A death caused by the absence of a railing around a roof is not accidental manslaughter, as it would have been under the law of the cities of refuge (Num. 35:9-29). It was murder. The civil penalty was the execution of the head of the household: eye for eye. The mere absence of a restraining device would automatically have condemned the householder judicially. There was no legally valid excuse. The risk of building a new house without a roof railing was high.

The language of blood places this case law under the general category of murder. Thus, this law is not strictly a land law, yet is it also not strictly a cross-boundary law, as we shall see. It is unique. Because I see this law as valid today, I use the present tense in the following analysis.


New Homes

The context of the law is new construction. This law does not apply to existing houses. When the Israelites took Canaan, the Canaanites left their houses standing. Their houses became part of Israel's lawful inheritance. An Israelite who was too poor to afford to build a railing on his roof was not to be prohibited from claiming ownership of a house with an unprotected roof. Those who ventured onto the roof of such a house did so at their own risk. The owner was not to be forced to sell the house just because he could not afford to build a railing on the roof. The principle of inheritance was of greater importance than the principle of household safety.

_Problem to work on_
Summarize the roof-railing text in two sentences. The lines that follow have nothing to do with the roof-railing text.

_Recorded information_

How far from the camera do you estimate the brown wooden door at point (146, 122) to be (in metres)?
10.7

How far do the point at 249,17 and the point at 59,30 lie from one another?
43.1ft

_Solution_
A death caused by a missing roof railing counts as murder rather than accidental manslaughter, and the head of the household faces execution with no legally valid excuse. The law covers only new construction, so an Israelite too poor to build a railing could still own an inherited Canaanite house with an unprotected roof, because inheritance mattered more than household safety.